▸ OBJECTIVE 1
From the Seahawks quarterback analysis, extract the passage between "2012 Seahawks Off-Season" and "the entire team.", inclusive.

▸ DOCUMENT EXTRACT
2012 Seahawks Off-Season Analysis Part VII: Quarterbacks

Horizontal American Style Football in high contrast on black
This series will examine seven position groups on the Seahawks, reviewing their 2011 performance, the impending free agents, and the potential for free agent or draft additions. The final part of the series will summarize the recommended plan of attack across the entire team.

Part I: Offensive Line
Part II: Defensive Line
Part III: Secondary
Part IV: Linebackers
Part V: Wide Receivers & Tight Ends
Part VI: Running Backs & Fullbacks
Part VII: Quarterbacks
Part VIII: Summary & Recommendations

State Of The Position
Tarvaris Jackson. Charlie Whitehurst. Just mention their names to any Seahawks fan, and you will get an earful.  Whitehurst entered the year with an ardent group of supporters that believed his performance in the 2010 finale against the Rams had earned him a shot at the starting job in 2011. He even enjoyed the spotlight of that role for about 24 hours before Jackson was signed. Whitehurst had his best game as a pro when he subbed for the injured Jackson in New York against the Giants, and led the team to one of the season’s best victories over the eventual Super Bowl Champions. It was a mirage, though, and Whitehurst destroyed his career in the two subsequent starts in Cleveland and at home against the Bengals. Pete Carroll decided the team was better off playing a quarterback with a pectoral muscle that was 50% torn than to suffer through more of Whitehurst. The player that takes his roster spot next season will be more scrutinized than any other move the front office makes, or has made.

Spatial data with pictures
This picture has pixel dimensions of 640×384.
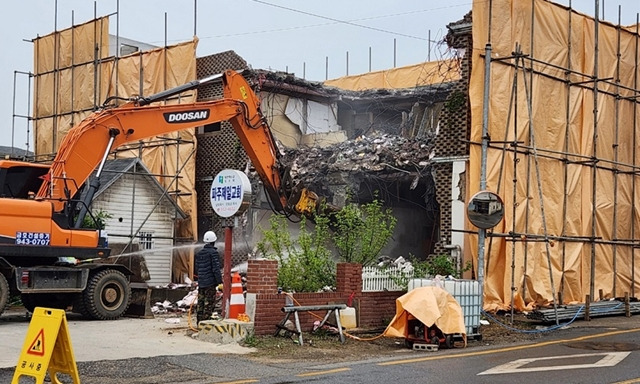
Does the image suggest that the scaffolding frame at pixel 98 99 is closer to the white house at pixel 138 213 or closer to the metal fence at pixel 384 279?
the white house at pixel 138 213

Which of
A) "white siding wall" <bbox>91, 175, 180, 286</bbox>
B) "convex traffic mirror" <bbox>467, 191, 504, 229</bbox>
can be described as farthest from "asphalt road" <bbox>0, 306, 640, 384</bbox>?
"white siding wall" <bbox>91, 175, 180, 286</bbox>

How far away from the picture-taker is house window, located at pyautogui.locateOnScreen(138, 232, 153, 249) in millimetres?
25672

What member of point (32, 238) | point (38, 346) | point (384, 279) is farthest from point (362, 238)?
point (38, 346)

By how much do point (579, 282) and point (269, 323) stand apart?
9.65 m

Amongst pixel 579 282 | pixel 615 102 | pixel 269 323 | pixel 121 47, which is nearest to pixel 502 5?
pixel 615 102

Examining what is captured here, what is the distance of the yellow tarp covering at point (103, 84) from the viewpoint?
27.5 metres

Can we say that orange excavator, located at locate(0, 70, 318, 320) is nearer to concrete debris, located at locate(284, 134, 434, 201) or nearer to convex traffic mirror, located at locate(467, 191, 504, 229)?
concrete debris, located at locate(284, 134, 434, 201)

▸ OBJECTIVE 2
Count the lines in the entries that contain the word "farthest" and reply with only that number.

▸ FINAL ANSWER 1
2012 Seahawks Off-Season Analysis Part VII: Quarterbacks

Horizontal American Style Football in high contrast on black
This series will examine seven position groups on the Seahawks, reviewing their 2011 performance, the impending free agents, and the potential for free agent or draft additions. The final part of the series will summarize the recommended plan of attack across the entire team.

▸ FINAL ANSWER 2
2